- **PASSAGE**:
-- start --

All of lore.kernel.org
 help / color / mirror / Atom feed
From: Vlastimil Babka <vbabka@suse.cz>
To: Gerhard Wiesinger <lists@wiesinger.com>,
	Michal Hocko <mhocko@kernel.org>
Cc: linux-kernel@vger.kernel.org, linux-mm@kvack.org,
	Linus Torvalds <torvalds@linux-foundation.org>
Subject: Re: Still OOM problems with 4.9er kernels
Date: Fri, 9 Dec 2016 22:42:09 +0100	[thread overview]
Message-ID: <dce6a53e-9c13-2a17-ecef-824883506f72@suse.cz> (raw)
In-Reply-To: <a7ebcdbe-9feb-a88f-594c-161e7daa5818@wiesinger.com>

On 12/09/2016 07:01 PM, Gerhard Wiesinger wrote:
> On 09.12.2016 18:30, Michal Hocko wrote:
>> On Fri 09-12-16 17:58:14, Gerhard Wiesinger wrote:
>>> On 09.12.2016 17:09, Michal Hocko wrote:
>> [...]
>>>>> [97883.882611] Mem-Info:
>>>>> [97883.883747] active_anon:2915 inactive_anon:3376 isolated_anon:0
>>>>>                   active_file:3902 inactive_file:3639 isolated_file:0
>>>>>                   unevictable:0 dirty:205 writeback:0 unstable:0
>>>>>                   slab_reclaimable:9856 slab_unreclaimable:9682
>>>>>                   mapped:3722 shmem:59 pagetables:2080 bounce:0
>>>>>                   free:748 free_pcp:15 free_cma:0
>>>> there is still some page cache which doesn't seem to be neither dirty
>>>> nor under writeback. So it should be theoretically reclaimable but for
>>>> some reason we cannot seem to reclaim that memory.
>>>> There is still some anonymous memory and free swap so we could reclaim
>>>> it as well but it all seems pretty down and the memory pressure is
>>>> really large
>>> Yes, it might be large on the update situation, but that should be handled
>>> by a virtual memory system by the kernel, right?

-- end --

- **EXCERPTED RECORDS**:
-- start --

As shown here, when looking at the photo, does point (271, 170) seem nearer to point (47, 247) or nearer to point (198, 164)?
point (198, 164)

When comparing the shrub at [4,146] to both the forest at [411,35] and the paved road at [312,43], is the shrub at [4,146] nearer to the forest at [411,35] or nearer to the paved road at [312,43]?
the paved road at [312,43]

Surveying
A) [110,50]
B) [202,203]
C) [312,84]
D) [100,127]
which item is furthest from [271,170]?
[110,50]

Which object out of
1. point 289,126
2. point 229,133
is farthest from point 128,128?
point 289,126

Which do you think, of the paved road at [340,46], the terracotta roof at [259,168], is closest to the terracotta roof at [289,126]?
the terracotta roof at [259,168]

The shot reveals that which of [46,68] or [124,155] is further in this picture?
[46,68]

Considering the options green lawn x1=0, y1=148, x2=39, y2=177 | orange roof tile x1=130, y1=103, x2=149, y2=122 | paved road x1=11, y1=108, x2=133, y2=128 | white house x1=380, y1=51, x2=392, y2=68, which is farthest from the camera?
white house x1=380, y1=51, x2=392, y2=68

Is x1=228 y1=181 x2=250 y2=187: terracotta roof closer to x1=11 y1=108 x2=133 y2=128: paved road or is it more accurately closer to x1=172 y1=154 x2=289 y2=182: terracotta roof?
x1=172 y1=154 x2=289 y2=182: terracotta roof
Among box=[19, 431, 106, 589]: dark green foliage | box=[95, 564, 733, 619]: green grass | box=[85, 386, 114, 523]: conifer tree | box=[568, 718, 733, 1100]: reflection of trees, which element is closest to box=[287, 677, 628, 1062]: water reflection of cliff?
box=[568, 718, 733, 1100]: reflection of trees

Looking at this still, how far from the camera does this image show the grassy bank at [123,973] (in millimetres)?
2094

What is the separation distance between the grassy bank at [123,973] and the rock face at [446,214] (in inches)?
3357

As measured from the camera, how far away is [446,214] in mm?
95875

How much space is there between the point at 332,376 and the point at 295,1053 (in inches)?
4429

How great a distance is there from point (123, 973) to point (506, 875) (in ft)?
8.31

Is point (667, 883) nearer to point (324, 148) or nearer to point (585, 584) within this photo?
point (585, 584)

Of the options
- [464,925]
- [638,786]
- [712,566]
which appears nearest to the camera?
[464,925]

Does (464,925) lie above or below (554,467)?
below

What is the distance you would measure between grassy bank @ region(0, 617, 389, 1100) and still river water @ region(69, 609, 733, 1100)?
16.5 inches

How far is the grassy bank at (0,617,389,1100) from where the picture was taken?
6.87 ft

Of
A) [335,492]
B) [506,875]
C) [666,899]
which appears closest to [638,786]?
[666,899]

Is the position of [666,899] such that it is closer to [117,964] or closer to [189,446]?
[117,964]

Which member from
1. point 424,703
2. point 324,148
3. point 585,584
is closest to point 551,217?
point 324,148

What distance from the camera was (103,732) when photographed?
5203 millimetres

-- end --
-- start --

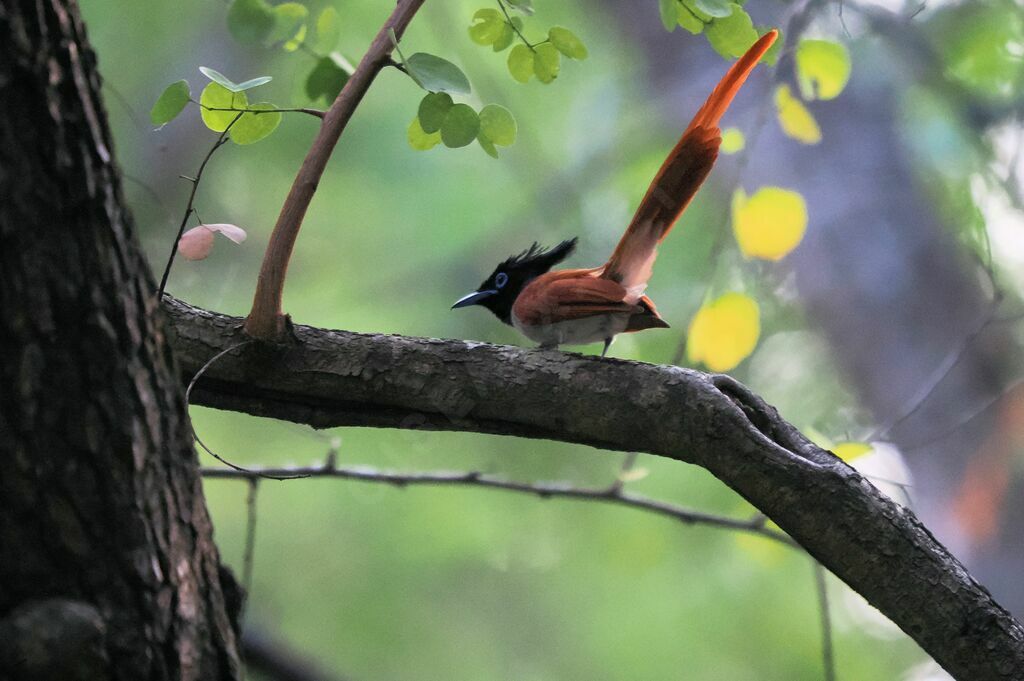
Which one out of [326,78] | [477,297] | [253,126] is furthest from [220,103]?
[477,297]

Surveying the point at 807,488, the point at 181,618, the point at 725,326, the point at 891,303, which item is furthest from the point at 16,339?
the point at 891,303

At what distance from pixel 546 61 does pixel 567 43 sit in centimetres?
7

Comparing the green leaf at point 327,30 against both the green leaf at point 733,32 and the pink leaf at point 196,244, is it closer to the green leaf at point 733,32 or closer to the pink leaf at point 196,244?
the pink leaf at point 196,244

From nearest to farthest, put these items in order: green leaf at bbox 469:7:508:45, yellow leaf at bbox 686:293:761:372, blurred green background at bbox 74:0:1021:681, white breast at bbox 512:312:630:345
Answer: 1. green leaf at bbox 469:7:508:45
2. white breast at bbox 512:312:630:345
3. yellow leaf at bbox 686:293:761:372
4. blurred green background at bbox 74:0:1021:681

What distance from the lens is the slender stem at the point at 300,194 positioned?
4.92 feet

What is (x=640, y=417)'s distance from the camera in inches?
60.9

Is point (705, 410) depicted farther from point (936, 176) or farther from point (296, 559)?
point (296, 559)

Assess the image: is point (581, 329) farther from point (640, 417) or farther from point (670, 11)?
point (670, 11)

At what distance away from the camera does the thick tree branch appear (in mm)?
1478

-- end --

- **WORK TO BE COMPLETED**: Pick up the email thread about out-of-memory trouble with 4.9 kernels after its last line and keep it going.

- **ANSWER TO THIS EXERCISE**:
>> Well this is what we try and call it memory reclaim. But if we are not
>> able to reclaim anything then we eventually have to give up and trigger
>> the OOM killer.
> 
> I'm not familiar with the Linux implementation of the VM system in 
> detail. But can't you reserve as much memory for the kernel (non 
> pageable) at least that you can swap everything out (even without 
> killing a process at least as long there is enough swap available, which 
> should be in all of my cases)?

We don't have such bulletproof reserves. In this case the amount of
anonymous memory that can be swapped out is relatively low, and either
something is pinning it in memory, or it's being swapped back in quickly.

>>   Now the information that 4.4 made a difference is
>> interesting. I do not really see any major differences in the reclaim
>> between 4.3 and 4.4 kernels. The reason might be somewhere else as well.
>> E.g. some of the subsystem consumes much more memory than before.
>>
>> Just curious, what kind of filesystem are you using?
> 
> I'm using ext4 only with virt-* drivers (storage, network). But it is 
> definitly a virtual memory allocation/swap usage issue.
> 
>>   Could you try some
>> additional debugging. Enabling reclaim related tracepoints might tell us
>> more. The following should tell us more
>> mount -t tracefs none /trace
>> echo 1 > /trace/events/vmscan/enable
>> echo 1 > /trace/events/writeback/writeback_congestion_wait/enable
>> cat /trace/trace_pipe > trace.log
>>
>> Collecting /proc/vmstat over time might be helpful as well
>> mkdir logs
>> while true
>> do
>> 	cp /proc/vmstat vmstat.$(date +%s)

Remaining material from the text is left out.